Девушка не выдержала и прервала занимательное повествование:
– Интересно, откуда она знает, чем мы занимаемся вечерами? В окна заглядывает?
Соколовский важно кивнул:
– Не без того: бдительность – превыше всего.
Он закурил, выпустил струйку сизого дыма и продолжил:
– Недели две назад любопытная бабуля, вечером прогуливаясь по двору, услышала какой-то разговор. Она незаметно подкралась ближе и поняла: Александр беседует сам с собой. Сидит на лавке и бормочет под нос. Евдокия Самсоновна тогда подумала, что постоялец вроде как не в себе.
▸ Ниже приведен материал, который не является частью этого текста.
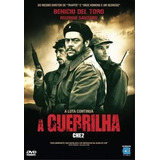 Dvd A Guerrilha 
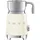 MFF11 50s Style Milchaufschäumer beige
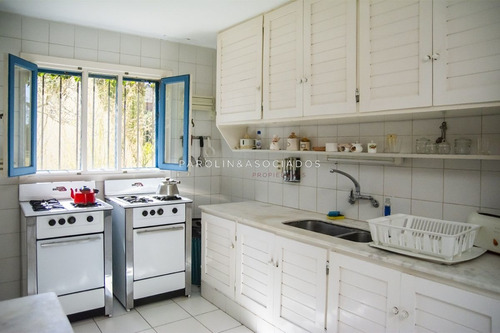 Imagen 17 de 30 de Casa En Golf - Punta Del Este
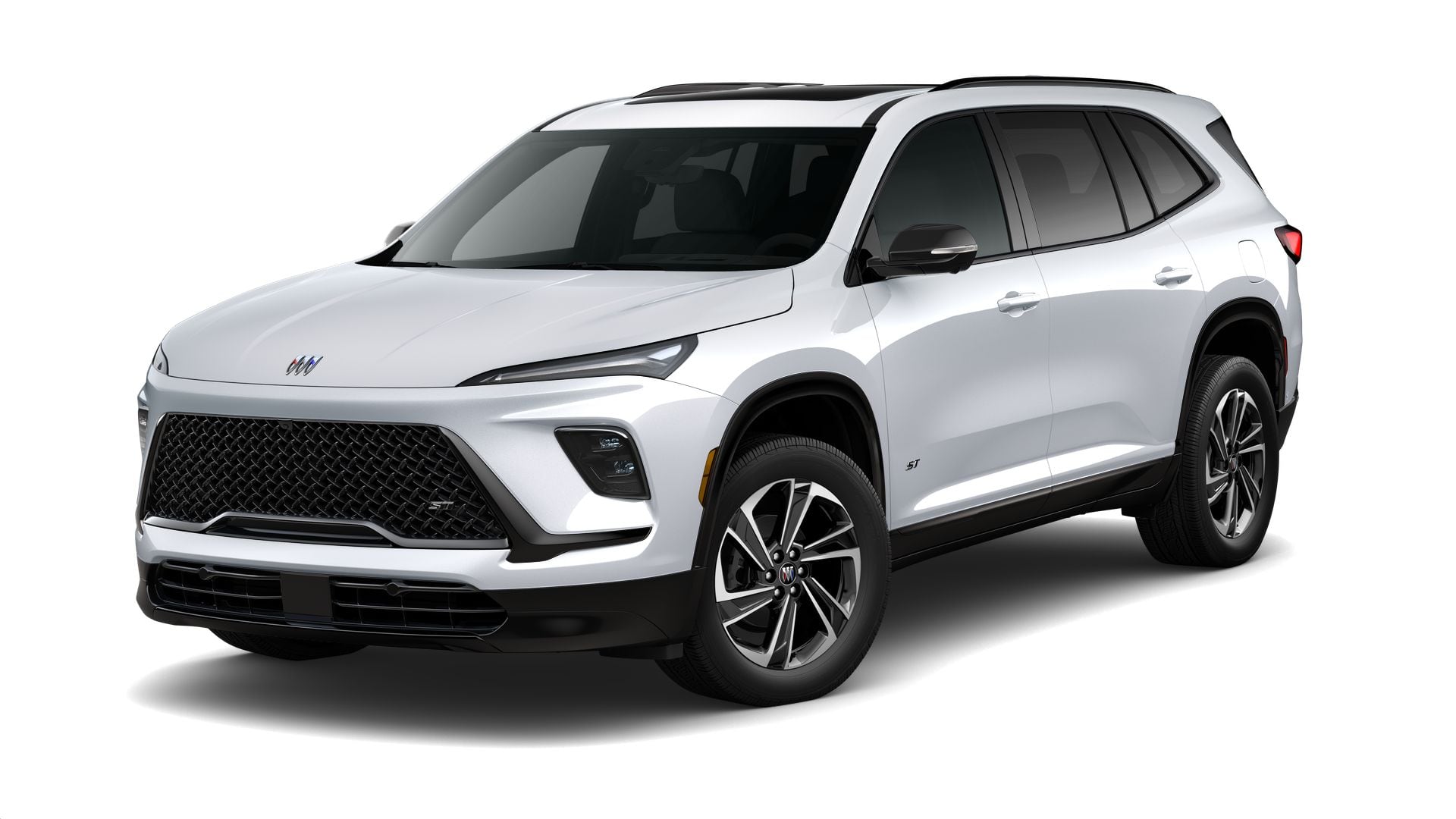 2026 Buick Enclave's photo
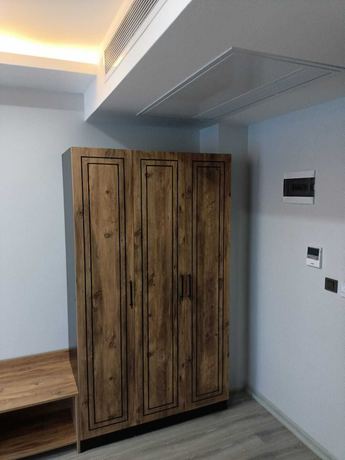 Imagen de la habitación del The Marine Hotel, Arsin. Foto 11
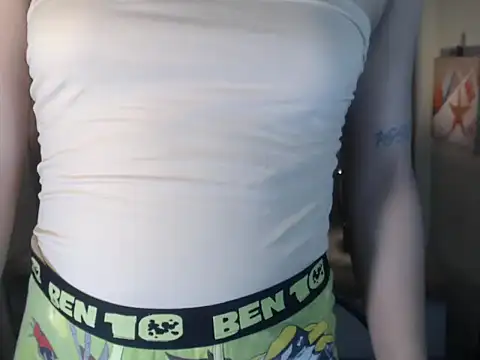 TsAnneNathalie live cam on StripChat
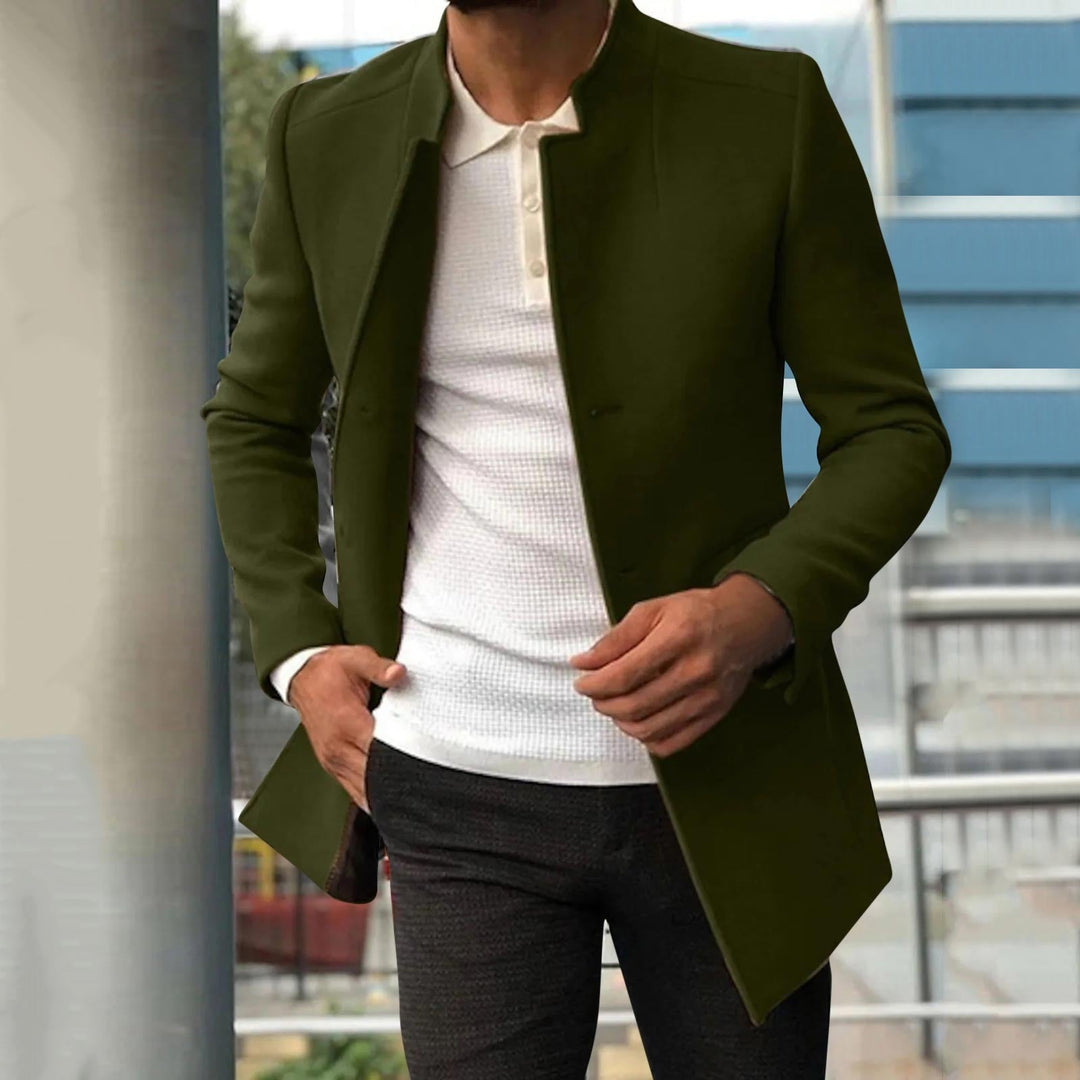 HARALD | STYLISH MEN’S JACKET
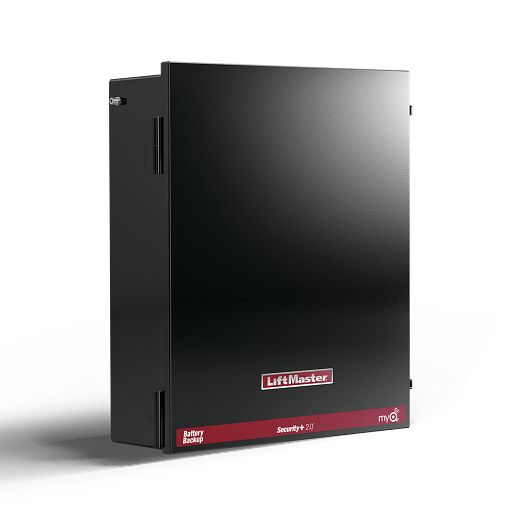 LiftMaster K74-39309-1 Control Box, Metal, LA500UL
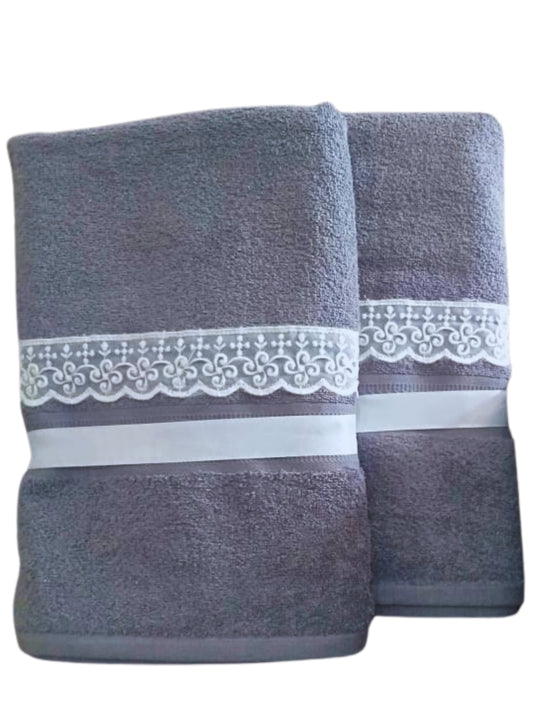 GAB Bath Towel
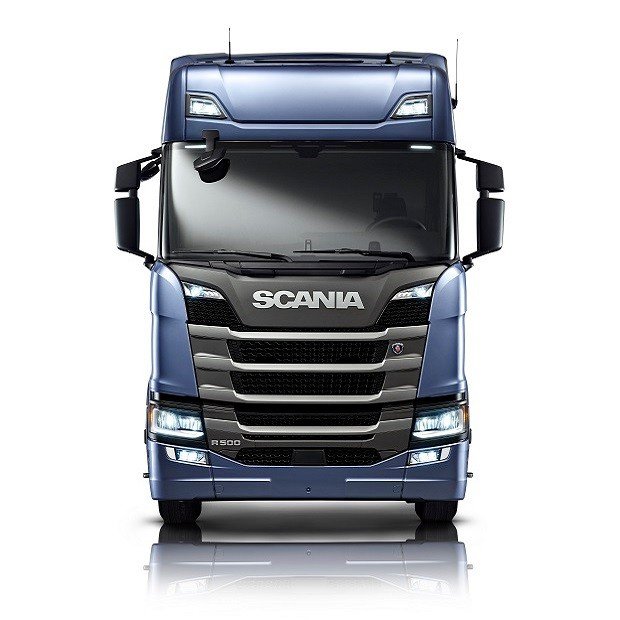 Truck Scania RS-SERIEN ,R450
В руках он комкал листок, по видимости – письмо, так как на скамье она заметила конверт.
– Письмо? – поразилась Нина, – от кого?
– К сожалению, Евдокия Самсоновна этого не выяснила: Юзов письмо сжег вместе с конвертом.
Нина даже сказать ничего не могла – сидела, широко распахнув глаза, прижав руки к груди: боялась, что сердце выскочит.
Совершенно не вовремя прозвенел звонок, историк поднялся, опираясь на трость, встала и Нина.
– Что за письмо? – вновь спросила девушка слегка охрипшим от волнения голосом, – откуда?
– Вот как раз это и удалось услышать вашей любознательной хозяйке: Юзов сказал: «Усольск». Скорее всего, письмо пришло оттуда. А теперь пора на урок. Поговорим после.